● **Task details**:
Everything from the line that contains "Comparing the items" through the final line of the records should be written out exactly, and nothing outside that span.
====== Records to use
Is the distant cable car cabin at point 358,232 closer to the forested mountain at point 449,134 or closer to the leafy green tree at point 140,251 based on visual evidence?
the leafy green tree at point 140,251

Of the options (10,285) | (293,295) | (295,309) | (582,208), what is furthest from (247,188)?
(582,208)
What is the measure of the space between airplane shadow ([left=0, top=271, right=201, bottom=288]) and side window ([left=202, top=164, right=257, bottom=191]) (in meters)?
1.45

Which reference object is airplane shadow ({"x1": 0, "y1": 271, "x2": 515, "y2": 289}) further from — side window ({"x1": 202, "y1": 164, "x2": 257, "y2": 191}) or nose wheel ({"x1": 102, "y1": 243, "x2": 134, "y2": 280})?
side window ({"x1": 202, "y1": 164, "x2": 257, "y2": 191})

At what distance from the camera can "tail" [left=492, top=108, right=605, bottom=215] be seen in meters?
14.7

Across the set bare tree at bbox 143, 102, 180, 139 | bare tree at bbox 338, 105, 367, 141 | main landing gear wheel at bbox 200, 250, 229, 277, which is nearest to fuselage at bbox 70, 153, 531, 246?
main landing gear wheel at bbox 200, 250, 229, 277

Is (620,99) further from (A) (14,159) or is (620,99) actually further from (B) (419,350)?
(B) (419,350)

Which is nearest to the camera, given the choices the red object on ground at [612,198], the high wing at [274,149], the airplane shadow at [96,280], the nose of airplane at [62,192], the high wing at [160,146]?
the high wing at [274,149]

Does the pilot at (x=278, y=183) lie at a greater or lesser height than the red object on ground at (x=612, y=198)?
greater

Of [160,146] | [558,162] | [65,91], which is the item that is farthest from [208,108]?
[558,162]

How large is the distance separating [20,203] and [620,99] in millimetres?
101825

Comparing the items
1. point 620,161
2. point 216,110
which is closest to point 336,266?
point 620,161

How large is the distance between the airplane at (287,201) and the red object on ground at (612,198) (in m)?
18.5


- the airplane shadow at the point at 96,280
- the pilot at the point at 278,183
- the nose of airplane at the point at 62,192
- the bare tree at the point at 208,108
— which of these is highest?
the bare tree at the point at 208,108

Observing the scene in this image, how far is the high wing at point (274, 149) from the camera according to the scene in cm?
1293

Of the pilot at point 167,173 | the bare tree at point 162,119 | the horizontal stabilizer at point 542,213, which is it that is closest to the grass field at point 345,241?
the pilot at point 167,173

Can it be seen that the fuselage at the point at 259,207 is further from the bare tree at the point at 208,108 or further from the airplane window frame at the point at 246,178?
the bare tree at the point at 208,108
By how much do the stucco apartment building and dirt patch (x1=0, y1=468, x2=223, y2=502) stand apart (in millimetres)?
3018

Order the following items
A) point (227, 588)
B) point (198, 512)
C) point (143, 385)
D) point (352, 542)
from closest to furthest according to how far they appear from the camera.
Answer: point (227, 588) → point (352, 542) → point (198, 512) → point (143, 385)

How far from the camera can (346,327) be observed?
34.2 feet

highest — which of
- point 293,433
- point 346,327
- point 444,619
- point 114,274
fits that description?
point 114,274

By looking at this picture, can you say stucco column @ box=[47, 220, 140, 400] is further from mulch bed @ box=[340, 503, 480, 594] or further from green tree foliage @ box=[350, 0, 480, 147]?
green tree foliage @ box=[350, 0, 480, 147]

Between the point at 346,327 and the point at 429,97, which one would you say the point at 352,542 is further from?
============
● **Expected answer**:
Comparing the items
1. point 620,161
2. point 216,110
which is closest to point 336,266?
point 620,161

How large is the distance between the airplane at (287,201) and the red object on ground at (612,198) (in m)?
18.5


- the airplane shadow at the point at 96,280
- the pilot at the point at 278,183
- the nose of airplane at the point at 62,192
- the bare tree at the point at 208,108
— which of these is highest?
the bare tree at the point at 208,108

Observing the scene in this image, how far is the high wing at point (274, 149) from the camera according to the scene in cm?
1293

Of the pilot at point 167,173 | the bare tree at point 162,119 | the horizontal stabilizer at point 542,213, which is it that is closest to the grass field at point 345,241?
the pilot at point 167,173

Can it be seen that the fuselage at the point at 259,207 is further from the bare tree at the point at 208,108 or further from the airplane window frame at the point at 246,178?
the bare tree at the point at 208,108
By how much do the stucco apartment building and dirt patch (x1=0, y1=468, x2=223, y2=502) stand apart (in millimetres)?
3018

Order the following items
A) point (227, 588)
B) point (198, 512)
C) point (143, 385)
D) point (352, 542)
from closest to furthest according to how far they appear from the camera.
Answer: point (227, 588) → point (352, 542) → point (198, 512) → point (143, 385)

How far from the camera can (346,327) be observed?
34.2 feet

highest — which of
- point 293,433
- point 346,327
- point 444,619
- point 114,274
fits that description?
point 114,274

By looking at this picture, can you say stucco column @ box=[47, 220, 140, 400] is further from mulch bed @ box=[340, 503, 480, 594] or further from green tree foliage @ box=[350, 0, 480, 147]?
green tree foliage @ box=[350, 0, 480, 147]

Between the point at 346,327 and the point at 429,97, which one would you say the point at 352,542 is further from?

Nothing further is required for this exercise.